Task goal: Quote exactly the lines from the one with "What measurable distance" to the end of the data, both included; omit the pictures.

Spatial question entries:
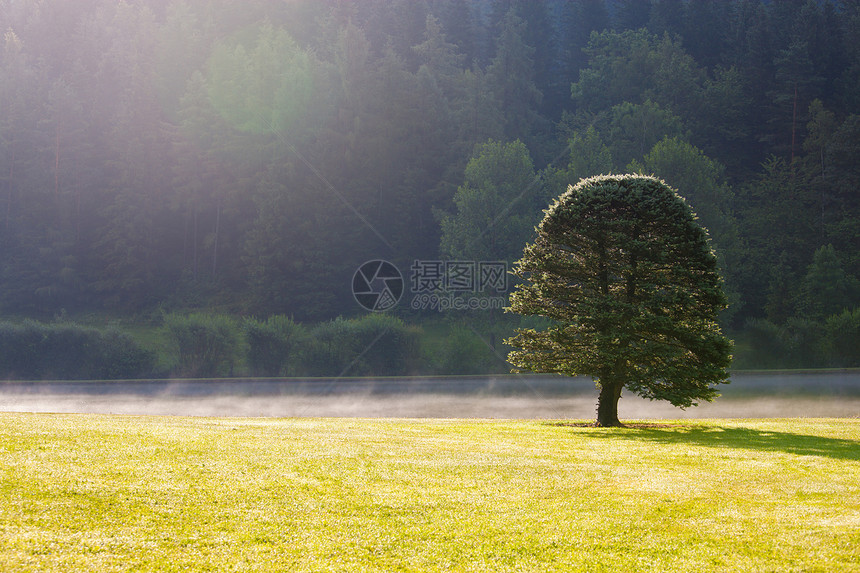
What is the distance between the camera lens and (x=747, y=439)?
1256 centimetres

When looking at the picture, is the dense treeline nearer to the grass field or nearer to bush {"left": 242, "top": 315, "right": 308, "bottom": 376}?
bush {"left": 242, "top": 315, "right": 308, "bottom": 376}

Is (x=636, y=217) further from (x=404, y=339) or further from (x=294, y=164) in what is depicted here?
(x=294, y=164)

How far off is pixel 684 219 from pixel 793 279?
3266 centimetres

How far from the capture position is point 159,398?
23.9 m

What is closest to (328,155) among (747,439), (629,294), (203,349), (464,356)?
(203,349)

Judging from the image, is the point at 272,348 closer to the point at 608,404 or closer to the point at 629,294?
the point at 608,404

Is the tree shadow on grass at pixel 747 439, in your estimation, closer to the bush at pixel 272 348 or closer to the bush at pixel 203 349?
the bush at pixel 272 348

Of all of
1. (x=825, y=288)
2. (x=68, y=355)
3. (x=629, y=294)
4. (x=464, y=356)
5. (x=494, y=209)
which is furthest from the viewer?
(x=494, y=209)

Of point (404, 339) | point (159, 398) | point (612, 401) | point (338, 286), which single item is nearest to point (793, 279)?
point (404, 339)

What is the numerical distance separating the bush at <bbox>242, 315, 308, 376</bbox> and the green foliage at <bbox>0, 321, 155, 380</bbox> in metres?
4.54

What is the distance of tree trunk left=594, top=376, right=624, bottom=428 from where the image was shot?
52.1ft

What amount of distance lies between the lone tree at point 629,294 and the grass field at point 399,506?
4.75m

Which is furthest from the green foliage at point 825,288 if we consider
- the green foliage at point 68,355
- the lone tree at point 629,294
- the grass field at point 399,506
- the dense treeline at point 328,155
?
the green foliage at point 68,355

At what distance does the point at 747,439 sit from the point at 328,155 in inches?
1657
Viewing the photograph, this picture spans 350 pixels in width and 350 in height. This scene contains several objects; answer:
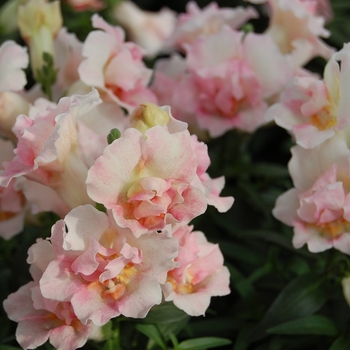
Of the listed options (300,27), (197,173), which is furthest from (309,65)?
(197,173)

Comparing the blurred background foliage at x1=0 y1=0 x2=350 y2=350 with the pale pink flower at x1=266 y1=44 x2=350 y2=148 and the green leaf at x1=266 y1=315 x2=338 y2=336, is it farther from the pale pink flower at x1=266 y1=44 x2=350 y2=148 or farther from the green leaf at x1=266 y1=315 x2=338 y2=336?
the pale pink flower at x1=266 y1=44 x2=350 y2=148

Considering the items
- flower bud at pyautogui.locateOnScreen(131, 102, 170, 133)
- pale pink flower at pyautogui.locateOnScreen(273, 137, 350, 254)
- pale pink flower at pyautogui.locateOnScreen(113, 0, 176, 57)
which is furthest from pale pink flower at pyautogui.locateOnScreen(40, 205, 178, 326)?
pale pink flower at pyautogui.locateOnScreen(113, 0, 176, 57)

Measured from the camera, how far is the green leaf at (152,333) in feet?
2.53

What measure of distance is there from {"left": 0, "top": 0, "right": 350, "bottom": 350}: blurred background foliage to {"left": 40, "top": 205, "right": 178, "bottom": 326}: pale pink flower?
12 cm

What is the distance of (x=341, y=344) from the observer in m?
0.83

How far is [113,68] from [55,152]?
308mm

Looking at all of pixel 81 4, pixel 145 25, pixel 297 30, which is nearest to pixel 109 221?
pixel 297 30

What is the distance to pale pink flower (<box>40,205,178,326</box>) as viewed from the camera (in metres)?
0.62

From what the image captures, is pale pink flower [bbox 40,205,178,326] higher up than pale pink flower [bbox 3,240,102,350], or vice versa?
pale pink flower [bbox 40,205,178,326]

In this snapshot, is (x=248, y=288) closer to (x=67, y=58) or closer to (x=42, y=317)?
(x=42, y=317)

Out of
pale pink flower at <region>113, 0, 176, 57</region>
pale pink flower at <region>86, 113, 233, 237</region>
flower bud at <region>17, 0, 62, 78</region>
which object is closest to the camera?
pale pink flower at <region>86, 113, 233, 237</region>

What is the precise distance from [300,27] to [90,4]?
2.20 feet

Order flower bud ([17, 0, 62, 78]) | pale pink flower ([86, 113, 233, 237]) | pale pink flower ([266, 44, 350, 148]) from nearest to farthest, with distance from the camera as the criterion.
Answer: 1. pale pink flower ([86, 113, 233, 237])
2. pale pink flower ([266, 44, 350, 148])
3. flower bud ([17, 0, 62, 78])

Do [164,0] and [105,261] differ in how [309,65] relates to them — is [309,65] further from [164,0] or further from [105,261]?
[105,261]
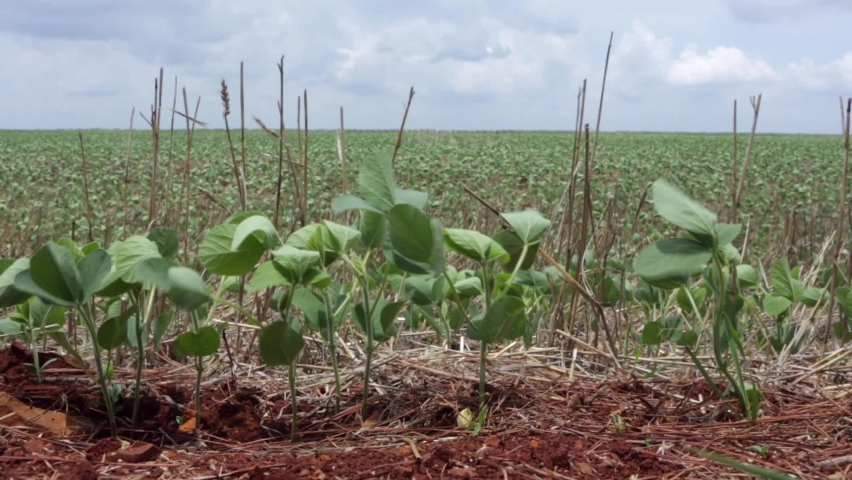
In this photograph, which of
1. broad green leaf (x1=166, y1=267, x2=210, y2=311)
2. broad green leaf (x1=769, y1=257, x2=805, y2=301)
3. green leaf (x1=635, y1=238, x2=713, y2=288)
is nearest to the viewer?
broad green leaf (x1=166, y1=267, x2=210, y2=311)

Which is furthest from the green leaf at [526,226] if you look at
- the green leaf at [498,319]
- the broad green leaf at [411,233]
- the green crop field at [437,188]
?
the green crop field at [437,188]

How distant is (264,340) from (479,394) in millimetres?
365

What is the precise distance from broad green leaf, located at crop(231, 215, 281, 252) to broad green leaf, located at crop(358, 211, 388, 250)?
15 centimetres

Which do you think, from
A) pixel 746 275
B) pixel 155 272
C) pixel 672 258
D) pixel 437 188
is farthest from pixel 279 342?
pixel 437 188

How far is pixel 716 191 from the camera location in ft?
26.7

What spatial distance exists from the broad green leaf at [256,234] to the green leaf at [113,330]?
25 centimetres

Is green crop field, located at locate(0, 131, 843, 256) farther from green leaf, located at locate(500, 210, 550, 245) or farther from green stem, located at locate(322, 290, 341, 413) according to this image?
green leaf, located at locate(500, 210, 550, 245)

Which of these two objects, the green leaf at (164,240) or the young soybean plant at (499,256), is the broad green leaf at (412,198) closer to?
the young soybean plant at (499,256)

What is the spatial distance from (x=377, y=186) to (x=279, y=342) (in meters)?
0.27

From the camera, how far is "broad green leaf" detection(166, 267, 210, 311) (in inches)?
35.5

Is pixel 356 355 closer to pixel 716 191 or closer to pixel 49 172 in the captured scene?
pixel 716 191

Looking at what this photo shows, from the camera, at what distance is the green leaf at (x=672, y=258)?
101 cm

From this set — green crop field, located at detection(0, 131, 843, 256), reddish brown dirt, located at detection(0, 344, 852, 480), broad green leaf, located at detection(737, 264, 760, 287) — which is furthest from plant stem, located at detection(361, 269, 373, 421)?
green crop field, located at detection(0, 131, 843, 256)

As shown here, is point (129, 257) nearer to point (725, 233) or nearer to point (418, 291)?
point (418, 291)
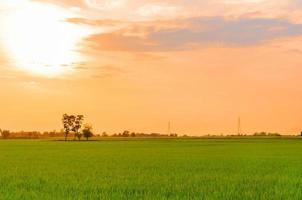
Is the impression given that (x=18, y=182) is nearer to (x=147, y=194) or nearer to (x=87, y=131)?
(x=147, y=194)

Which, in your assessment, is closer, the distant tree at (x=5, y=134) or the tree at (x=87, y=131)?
the tree at (x=87, y=131)

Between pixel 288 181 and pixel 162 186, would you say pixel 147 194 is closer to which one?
pixel 162 186

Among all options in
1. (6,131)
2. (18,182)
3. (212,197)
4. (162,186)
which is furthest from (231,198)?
(6,131)

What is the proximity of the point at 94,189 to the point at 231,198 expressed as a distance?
4593mm

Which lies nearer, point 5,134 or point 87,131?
point 87,131

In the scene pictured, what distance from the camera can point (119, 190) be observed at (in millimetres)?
15984

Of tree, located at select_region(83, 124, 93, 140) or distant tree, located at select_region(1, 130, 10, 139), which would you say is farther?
distant tree, located at select_region(1, 130, 10, 139)

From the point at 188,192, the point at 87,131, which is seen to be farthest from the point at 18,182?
the point at 87,131

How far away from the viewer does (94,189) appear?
53.2 ft

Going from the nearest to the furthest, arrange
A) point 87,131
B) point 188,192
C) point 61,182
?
point 188,192 < point 61,182 < point 87,131

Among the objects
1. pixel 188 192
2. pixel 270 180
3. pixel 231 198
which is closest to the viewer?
pixel 231 198

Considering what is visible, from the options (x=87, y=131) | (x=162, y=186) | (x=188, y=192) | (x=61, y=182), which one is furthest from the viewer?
(x=87, y=131)

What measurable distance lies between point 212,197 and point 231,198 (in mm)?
533

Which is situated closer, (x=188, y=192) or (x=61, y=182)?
(x=188, y=192)
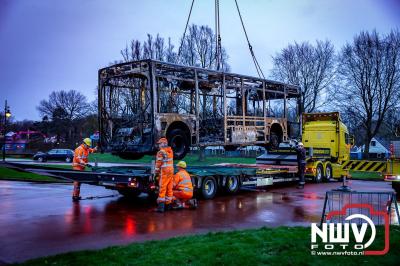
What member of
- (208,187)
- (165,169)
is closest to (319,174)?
(208,187)

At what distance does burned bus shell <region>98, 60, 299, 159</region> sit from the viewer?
11.7 m

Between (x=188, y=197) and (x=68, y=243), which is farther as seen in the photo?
(x=188, y=197)

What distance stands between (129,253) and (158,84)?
21.2 feet

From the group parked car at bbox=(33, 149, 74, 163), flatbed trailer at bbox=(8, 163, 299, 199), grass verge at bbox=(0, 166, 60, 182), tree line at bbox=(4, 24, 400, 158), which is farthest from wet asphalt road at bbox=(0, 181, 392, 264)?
parked car at bbox=(33, 149, 74, 163)

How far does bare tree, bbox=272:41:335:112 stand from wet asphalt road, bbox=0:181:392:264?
23.2 m

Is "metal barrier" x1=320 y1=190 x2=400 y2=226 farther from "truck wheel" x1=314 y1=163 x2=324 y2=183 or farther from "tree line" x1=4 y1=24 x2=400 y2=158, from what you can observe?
"tree line" x1=4 y1=24 x2=400 y2=158

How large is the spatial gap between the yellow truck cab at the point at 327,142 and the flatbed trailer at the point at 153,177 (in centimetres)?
266

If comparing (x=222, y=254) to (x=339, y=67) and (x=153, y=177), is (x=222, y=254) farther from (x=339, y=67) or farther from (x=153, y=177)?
(x=339, y=67)

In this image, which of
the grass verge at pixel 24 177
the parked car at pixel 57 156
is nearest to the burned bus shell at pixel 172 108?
the grass verge at pixel 24 177

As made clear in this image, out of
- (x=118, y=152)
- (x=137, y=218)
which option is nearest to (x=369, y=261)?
(x=137, y=218)

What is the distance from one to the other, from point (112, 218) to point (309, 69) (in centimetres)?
3014

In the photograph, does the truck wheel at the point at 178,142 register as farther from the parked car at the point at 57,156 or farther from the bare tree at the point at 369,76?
the parked car at the point at 57,156

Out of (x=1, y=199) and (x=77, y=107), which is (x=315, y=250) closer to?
→ (x=1, y=199)

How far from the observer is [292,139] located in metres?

Output for this task:
What measurable distance lies between point 212,197 and point 231,198 (in mm)?
533

Which is situated closer, (x=188, y=192) or (x=61, y=182)?
(x=188, y=192)
What member of
- (208,187)
- (165,169)
is closest to (319,174)?
(208,187)

At what distance does burned bus shell <region>98, 60, 299, 159</region> sit from the viewer?
11.7 m

Between (x=188, y=197) and (x=68, y=243), which is farther as seen in the photo?
(x=188, y=197)

What distance stands between (129,253) and (158,84)?
21.2 feet

From the group parked car at bbox=(33, 149, 74, 163), flatbed trailer at bbox=(8, 163, 299, 199), grass verge at bbox=(0, 166, 60, 182), tree line at bbox=(4, 24, 400, 158), which is farthest from wet asphalt road at bbox=(0, 181, 392, 264)?
parked car at bbox=(33, 149, 74, 163)

How far does bare tree, bbox=272:41:335:112 stand from wet asphalt road, bbox=0:181:392:264?
23.2 m

Is "metal barrier" x1=320 y1=190 x2=400 y2=226 farther from "truck wheel" x1=314 y1=163 x2=324 y2=183 or farther from "tree line" x1=4 y1=24 x2=400 y2=158, from what you can observe?
"tree line" x1=4 y1=24 x2=400 y2=158

How large is the spatial gap between the yellow truck cab at the point at 327,142 and the flatbed trailer at the point at 153,177 (in centimetres)?
266

If comparing (x=222, y=254) to (x=339, y=67) and (x=153, y=177), is (x=222, y=254) farther from (x=339, y=67) or farther from (x=153, y=177)?
(x=339, y=67)

In this image, which of
the grass verge at pixel 24 177
the parked car at pixel 57 156
is nearest to the burned bus shell at pixel 172 108?
the grass verge at pixel 24 177

As made clear in this image, out of
- (x=118, y=152)
- (x=137, y=218)
which option is nearest to (x=369, y=261)?
(x=137, y=218)

What is the distance from one to the other, from point (112, 218) to point (309, 69) (in centimetres)?
3014

In the photograph, does the truck wheel at the point at 178,142 register as farther from the parked car at the point at 57,156 or farther from the bare tree at the point at 369,76?
the parked car at the point at 57,156

Out of (x=1, y=199) and (x=77, y=107), which is (x=315, y=250) closer to?
→ (x=1, y=199)

How far from the observer is [292,139] located in metres?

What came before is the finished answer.